Insurance in the age of drones
28 Oct 2016
Drone technology is still in its infancy, but it is developing fast.
Drones can range from large fixed wing craft capable of taking heavy payloads to insect-sized cameras taking images in the most confined of spaces. Drones can get quickly and easily to places that humans cannot. Their potential utility and cost savings are huge.
No new technology, especially one with a bulky physical presence capable of causing significant damage, can be operated without insurance. Insurers cannot fall back on established data sets. They can only succeed by working closely with the industry to ensure sufficient and applicable risk coverage is in place.
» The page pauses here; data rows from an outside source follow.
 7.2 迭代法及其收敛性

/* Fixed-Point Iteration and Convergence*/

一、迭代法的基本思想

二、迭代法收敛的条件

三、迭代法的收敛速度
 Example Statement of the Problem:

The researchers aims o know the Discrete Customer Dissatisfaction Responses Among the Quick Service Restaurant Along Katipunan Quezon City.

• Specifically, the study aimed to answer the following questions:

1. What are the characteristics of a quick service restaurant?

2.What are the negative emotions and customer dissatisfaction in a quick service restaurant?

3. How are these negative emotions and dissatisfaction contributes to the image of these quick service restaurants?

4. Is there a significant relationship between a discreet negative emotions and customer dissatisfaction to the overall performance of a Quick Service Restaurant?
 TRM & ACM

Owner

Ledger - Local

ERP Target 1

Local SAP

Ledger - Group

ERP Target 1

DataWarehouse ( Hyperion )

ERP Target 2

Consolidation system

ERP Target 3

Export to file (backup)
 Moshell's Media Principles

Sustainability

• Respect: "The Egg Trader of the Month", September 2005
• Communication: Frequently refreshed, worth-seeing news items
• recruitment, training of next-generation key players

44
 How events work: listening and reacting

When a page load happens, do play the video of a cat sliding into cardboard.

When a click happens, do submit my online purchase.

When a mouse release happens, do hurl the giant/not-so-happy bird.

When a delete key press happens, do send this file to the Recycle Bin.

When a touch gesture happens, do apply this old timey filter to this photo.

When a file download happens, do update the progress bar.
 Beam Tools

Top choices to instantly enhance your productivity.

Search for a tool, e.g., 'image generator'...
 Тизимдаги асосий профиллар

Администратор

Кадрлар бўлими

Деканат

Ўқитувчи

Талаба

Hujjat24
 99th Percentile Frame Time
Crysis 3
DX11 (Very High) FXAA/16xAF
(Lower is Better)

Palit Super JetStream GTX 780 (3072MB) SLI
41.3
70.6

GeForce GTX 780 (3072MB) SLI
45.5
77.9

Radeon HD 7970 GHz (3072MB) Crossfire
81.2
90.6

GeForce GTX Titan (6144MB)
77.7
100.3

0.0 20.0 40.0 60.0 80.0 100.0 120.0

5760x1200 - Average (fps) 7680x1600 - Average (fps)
For many industries drones have a significant advantage in terms of precision, convenience, and cost over more traditional solutions such as people, planes or helicopters. The insurance industry will likely play a critical role in the growth of this exciting new industry.
No technology develops in a vacuum – and no almost all technology develops faster than the regulations governing it. Nonetheless, US authorities are doing their best to keep up with drones, developing an approach to a fully integrated airspace and the creation of highways in the sky. Drone regulation is being drafted in an environment that remains pro-innovation, going all the way up to the White House.
Watch the interview with Lisa Ellman:
Drones have the potential to do great good in society. Equally, in the wrong hands, they have significant potential to cause harm. Drones have already been used in illegal surveillance, both at an individual and an industrial level. They can be used in smuggling, and there have already been several cases to drugs being shipped into jails. They can be used in direct physical attacks, they can be used to intercept wireless signals and hack. There is a burgeoning industry developing in physically stopping rogue drones, from using birds of prey to flying nets.